How it works: terminology extraction process
In order to
produce the best results and to provide the best information about the input
text, the process of extracting terminology is performed in two steps: text
clean-up and collocation extraction.
1. Text Clean-Up
The
objective of the clean-up phase is ensure that all inconsistencies are removed
from the input text. For this, TerminologyExtractor uses the following
resources:
a. The input text.
b. An exclude list provided with TerminologyExtractor. This list contains the
most common words that are usually not considered for keywords, such as
prepositions, pronouns and modal verbs.
c. A user-defined exclude list that is initially empty. This list will later
typically include words that are not important for collocation extraction,
such as the proper nouns found in the input text.
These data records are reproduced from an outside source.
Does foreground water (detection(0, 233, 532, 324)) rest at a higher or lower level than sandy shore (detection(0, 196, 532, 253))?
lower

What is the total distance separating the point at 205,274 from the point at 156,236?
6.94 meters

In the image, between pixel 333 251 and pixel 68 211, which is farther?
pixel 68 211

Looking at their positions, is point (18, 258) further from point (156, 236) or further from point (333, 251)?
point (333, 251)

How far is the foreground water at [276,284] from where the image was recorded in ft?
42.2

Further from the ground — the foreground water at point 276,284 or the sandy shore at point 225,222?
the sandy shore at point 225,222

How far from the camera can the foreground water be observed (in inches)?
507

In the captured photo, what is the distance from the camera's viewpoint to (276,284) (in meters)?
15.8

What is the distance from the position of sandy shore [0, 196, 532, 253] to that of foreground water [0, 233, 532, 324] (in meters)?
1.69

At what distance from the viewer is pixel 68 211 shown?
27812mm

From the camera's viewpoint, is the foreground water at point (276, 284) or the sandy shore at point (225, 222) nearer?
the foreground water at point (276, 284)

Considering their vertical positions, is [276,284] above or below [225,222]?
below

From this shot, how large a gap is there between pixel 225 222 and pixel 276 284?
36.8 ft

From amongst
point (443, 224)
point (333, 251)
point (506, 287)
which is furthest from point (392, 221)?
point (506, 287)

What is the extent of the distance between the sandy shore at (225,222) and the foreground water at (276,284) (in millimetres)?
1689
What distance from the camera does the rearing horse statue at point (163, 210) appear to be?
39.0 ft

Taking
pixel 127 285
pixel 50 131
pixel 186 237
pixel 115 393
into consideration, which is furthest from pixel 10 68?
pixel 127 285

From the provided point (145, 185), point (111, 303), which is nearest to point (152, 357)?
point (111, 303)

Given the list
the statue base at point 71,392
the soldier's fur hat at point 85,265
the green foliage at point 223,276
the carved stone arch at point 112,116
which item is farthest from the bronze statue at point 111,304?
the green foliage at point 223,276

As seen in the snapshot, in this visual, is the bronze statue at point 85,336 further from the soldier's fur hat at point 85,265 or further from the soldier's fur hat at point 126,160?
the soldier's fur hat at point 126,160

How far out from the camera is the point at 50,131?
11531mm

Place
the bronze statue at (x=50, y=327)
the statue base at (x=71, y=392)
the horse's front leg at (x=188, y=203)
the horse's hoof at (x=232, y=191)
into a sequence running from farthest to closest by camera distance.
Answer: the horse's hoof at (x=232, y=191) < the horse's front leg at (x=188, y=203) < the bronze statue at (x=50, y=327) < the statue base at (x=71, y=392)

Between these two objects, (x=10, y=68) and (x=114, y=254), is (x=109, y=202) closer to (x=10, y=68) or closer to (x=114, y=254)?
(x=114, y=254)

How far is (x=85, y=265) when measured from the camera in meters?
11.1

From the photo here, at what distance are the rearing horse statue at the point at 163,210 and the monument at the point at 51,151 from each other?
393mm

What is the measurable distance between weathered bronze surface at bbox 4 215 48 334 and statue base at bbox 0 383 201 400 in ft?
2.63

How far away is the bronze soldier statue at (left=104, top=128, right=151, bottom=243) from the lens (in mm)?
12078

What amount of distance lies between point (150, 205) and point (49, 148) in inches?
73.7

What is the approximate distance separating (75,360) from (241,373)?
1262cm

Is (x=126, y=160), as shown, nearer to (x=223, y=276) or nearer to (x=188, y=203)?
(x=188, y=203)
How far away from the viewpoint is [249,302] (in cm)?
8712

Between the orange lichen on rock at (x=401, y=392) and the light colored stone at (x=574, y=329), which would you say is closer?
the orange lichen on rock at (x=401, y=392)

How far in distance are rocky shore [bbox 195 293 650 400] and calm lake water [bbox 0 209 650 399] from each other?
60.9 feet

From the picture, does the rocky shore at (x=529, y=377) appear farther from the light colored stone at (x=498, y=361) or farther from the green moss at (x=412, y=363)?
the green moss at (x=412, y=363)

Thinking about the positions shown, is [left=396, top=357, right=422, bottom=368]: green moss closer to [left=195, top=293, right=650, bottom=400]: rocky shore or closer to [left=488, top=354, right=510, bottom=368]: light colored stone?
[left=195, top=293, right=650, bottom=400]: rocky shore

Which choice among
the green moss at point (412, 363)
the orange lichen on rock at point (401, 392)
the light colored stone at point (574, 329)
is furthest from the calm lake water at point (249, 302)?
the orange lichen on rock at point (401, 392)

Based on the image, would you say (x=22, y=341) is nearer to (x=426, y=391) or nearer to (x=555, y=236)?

d. A system dictionary, provided with TerminologyExtractor, that converts
inflected forms (plurals and verb conjugations) to canonical forms (singular
and verb infinitive).
e. A user-defined dictionary that is initially empty. This list will later
include important words not found in the system dictionary. When adding the
inflected form of a word to this list, the user may also specify the
corresponding canonical form so that the canonical form and not the inflected
form is used when extracting collocations.
The word list generation tool contained in TerminologyExtractor produces two
files from this input: a word file and a non-word file. The word file
contains the list of the words found in the system dictionary or in the
user-defined dictionary. The non-word file contains all the words not found
in any of the dictionaries and exclude lists. Typically, the non-word file
should be empty when the text is clean because every word in the input text
should be either a potential keyword, in which case it should belong to one
of the dictionaries, or a non-important word, in which case it should be in
an exclude list.
After the text is submitted to the word list generation tool for the first
time, the non-word list will include all words not found in the system
dictionary and the system exclude list, because the user-defined dictionary
and exclude list are initially empty. Typically, the non-word list will
include the following types of words:
a. Abreviations.
b. Proper nouns.
c. Misspelled words.
d. Words that should be in the system dictionary but are not because this
dictionary is incomplete.
Words of type (a) and (d) should be inserted in the user-defined dictionary.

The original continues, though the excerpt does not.